Like most of Chester County, Franklin Township was a Republican Party stronghold throughout the 20th century but has trended Democratic in recent years. In 2019, it elected a Democratic-majority Board of Supervisors. At the 2020 United States Presidential Election, it voted for a Democratic nominee for president for the first time since 1948.

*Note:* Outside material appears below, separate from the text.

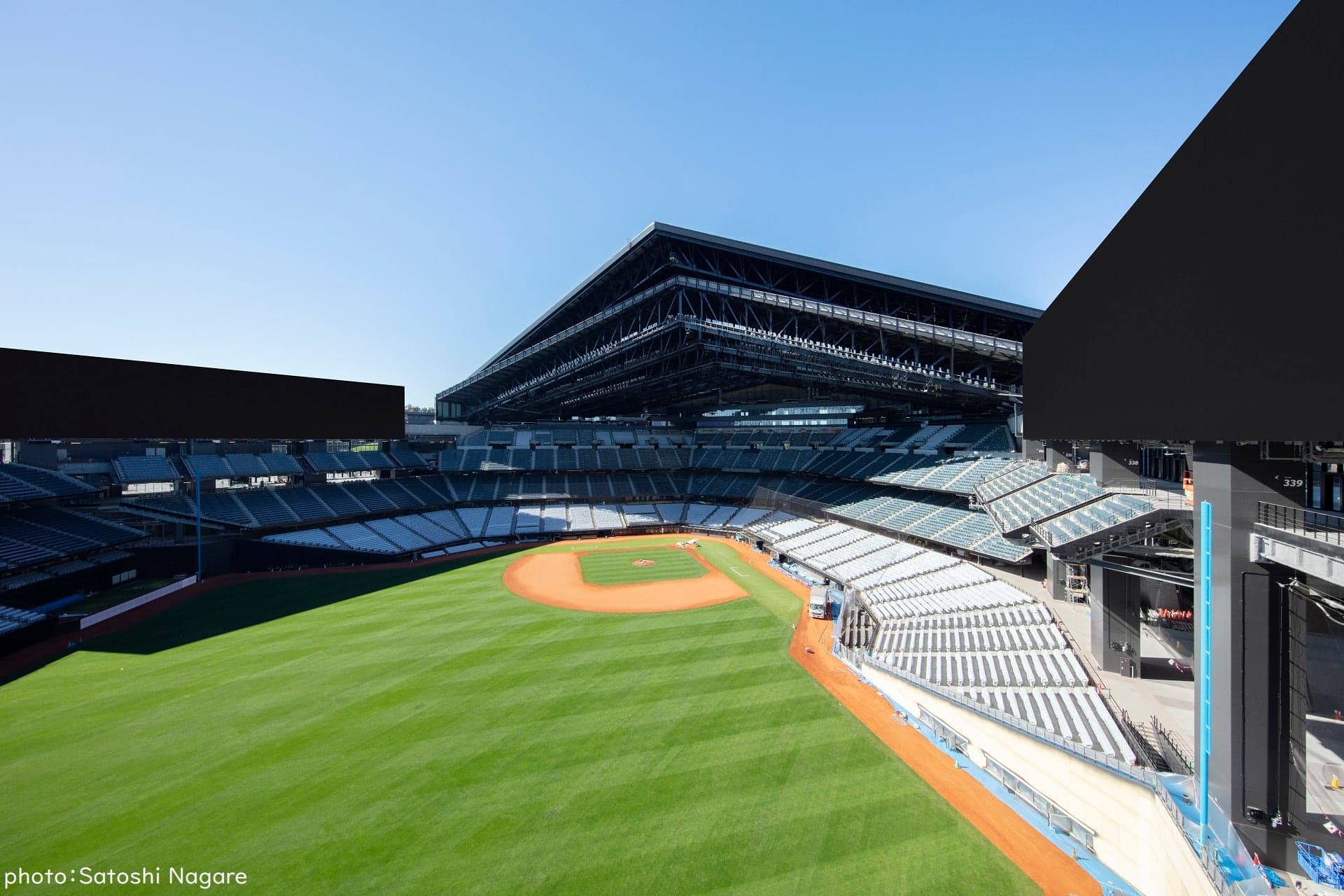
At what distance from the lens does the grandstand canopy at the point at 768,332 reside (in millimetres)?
24422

United States presidential election results for Franklin Township, Chester County, Pennsylvania
| Year | Republican |  | Democratic |  | Third party(ies) |  |
| No. | % | No. | % | No. | % |
| 2024 | 1,456 | 48.94% | 1,483 | 49.85% | 36 | 1.21% |
| 2020 | 1,414 | 48.00% | 1,489 | 50.54% | 43 | 1.46% |
| 2016 | 1303 | 50.04% | 1127 | 43.28% | 174 | 6.68% |
| 2012 | 1353 | 56.92% | 979 | 41.19% | 45 | 1.89% |
| 2008 | 1234 | 51.74% | 1135 | 47.59% | 16 | 0.67% |
| 2004 | 1195 | 56.31% | 912 | 42.98% | 15 | 0.71% |
| 2000 | 957 | 56.43% | 693 | 40.86% | 46 | 2.71% |
| 1996 | 615 | 51.42% | 424 | 35.45% | 157 | 13.13% |
| 1992 | 226 | 51.36% | 155 | 35.23% | 59 | 13.41% |
| 1988 | 628 | 67.31% | 302 | 32.37% | 3 | 0.32% |
| 1984 | 578 | 73.07% | 211 | 26.68% | 2 | 0.25% |
| 1980 | 472 | 65.37% | 189 | 26.18% | 61 | 8.45% |
| 1976 | 323 | 57.99% | 222 | 39.86% | 12 | 2.15% |
| 1972 | 332 | 69.89% | 135 | 28.42% | 8 | 1.68% |
| 1968 | 208 | 57.46% | 92 | 25.41% | 62 | 17.13% |
| 1964 | 196 | 51.31% | 186 | 48.69% | 0 | 0.00% |
| 1960 | 236 | 66.67% | 117 | 33.05% | 1 | 0.28% |
| 1956 | 188 | 62.88% | 110 | 36.79% | 1 | 0.33% |
| 1952 | 163 | 56.40% | 123 | 42.56% | 3 | 1.04% |
| 1948 | 125 | 44.17% | 155 | 54.77% | 3 | 1.06% |
| 1944 | 133 | 53.20% | 116 | 46.40% | 1 | 0.40% |
| 1940 | 156 | 52.17% | 143 | 47.83% | 0 | 0.00% |
| 1936 | 191 | 58.05% | 137 | 41.64% | 1 | 0.30% |
| 1932 | 120 | 51.28% | 103 | 44.02% | 11 | 4.70% |
| 1928 | 183 | 83.56% | 33 | 15.07% | 3 | 1.37% |

==Transportation==

As of 2020, there were 54.86 mi of public roads in Franklin Township, of which 16.89 mi were maintained by the Pennsylvania Department of Transportation (PennDOT) and 37.97 mi were maintained by the township.

Pennsylvania Route 841 and Pennsylvania Route 896 are the numbered highways serving Franklin Township. PA 841 follows Chesterville Road and Wickerton Road along a southwest-northeast alignment through western, central and northern parts of the township. PA 896 follows New London Road along a northwest-southeast alignment through central portions of the township.